(Stored items)
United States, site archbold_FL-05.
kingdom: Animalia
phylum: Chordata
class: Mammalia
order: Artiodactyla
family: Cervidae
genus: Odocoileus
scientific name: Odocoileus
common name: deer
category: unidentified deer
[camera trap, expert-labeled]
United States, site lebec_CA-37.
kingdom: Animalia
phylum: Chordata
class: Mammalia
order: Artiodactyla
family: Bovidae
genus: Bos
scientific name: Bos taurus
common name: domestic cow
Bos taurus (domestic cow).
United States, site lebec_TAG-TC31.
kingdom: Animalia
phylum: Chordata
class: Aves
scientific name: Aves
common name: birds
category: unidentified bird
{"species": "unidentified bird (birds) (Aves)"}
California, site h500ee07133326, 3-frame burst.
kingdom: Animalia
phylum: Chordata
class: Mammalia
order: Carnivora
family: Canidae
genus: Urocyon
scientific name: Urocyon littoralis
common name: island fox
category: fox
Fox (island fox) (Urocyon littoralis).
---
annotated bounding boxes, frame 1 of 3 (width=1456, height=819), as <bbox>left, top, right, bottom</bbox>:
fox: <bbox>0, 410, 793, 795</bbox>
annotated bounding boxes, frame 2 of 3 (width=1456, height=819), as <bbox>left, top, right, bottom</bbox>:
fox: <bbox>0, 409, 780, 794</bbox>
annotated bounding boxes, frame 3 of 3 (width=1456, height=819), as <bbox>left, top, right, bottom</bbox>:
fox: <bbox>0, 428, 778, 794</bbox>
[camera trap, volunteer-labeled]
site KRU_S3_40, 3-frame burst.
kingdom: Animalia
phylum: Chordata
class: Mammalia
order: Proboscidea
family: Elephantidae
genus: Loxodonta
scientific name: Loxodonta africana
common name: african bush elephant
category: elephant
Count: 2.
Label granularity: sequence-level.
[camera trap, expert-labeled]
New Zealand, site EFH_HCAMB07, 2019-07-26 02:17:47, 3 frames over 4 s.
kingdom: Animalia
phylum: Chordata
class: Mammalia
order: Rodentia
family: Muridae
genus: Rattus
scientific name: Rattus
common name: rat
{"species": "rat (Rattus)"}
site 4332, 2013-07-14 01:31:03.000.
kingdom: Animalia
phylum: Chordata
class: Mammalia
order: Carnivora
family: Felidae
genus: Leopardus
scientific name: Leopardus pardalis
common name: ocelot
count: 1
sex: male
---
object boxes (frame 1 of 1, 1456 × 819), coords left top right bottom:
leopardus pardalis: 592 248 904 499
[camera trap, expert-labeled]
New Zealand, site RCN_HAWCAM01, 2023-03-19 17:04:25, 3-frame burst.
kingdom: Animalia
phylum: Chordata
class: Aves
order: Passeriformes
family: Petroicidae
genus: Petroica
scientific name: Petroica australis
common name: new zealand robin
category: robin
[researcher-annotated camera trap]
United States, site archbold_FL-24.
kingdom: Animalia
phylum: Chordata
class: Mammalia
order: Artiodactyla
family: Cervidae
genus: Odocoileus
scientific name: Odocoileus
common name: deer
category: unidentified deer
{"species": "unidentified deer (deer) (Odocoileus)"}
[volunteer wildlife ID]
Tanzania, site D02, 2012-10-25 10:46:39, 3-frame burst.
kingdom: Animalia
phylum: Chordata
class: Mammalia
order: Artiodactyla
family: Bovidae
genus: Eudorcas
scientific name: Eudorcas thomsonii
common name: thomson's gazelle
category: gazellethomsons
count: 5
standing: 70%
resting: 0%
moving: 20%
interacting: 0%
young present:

» What you need to do: Beginning with the line above that contains "New Zealand, site EFH_HCAMB07, 2019-07-26", copy each line exactly up to and including the line that contains "category: robin", and go no further.

» Output:
New Zealand, site EFH_HCAMB07, 2019-07-26 02:17:47, 3 frames over 4 s.
kingdom: Animalia
phylum: Chordata
class: Mammalia
order: Rodentia
family: Muridae
genus: Rattus
scientific name: Rattus
common name: rat
{"species": "rat (Rattus)"}
site 4332, 2013-07-14 01:31:03.000.
kingdom: Animalia
phylum: Chordata
class: Mammalia
order: Carnivora
family: Felidae
genus: Leopardus
scientific name: Leopardus pardalis
common name: ocelot
count: 1
sex: male
---
object boxes (frame 1 of 1, 1456 × 819), coords left top right bottom:
leopardus pardalis: 592 248 904 499
[camera trap, expert-labeled]
New Zealand, site RCN_HAWCAM01, 2023-03-19 17:04:25, 3-frame burst.
kingdom: Animalia
phylum: Chordata
class: Aves
order: Passeriformes
family: Petroicidae
genus: Petroica
scientific name: Petroica australis
common name: new zealand robin
category: robin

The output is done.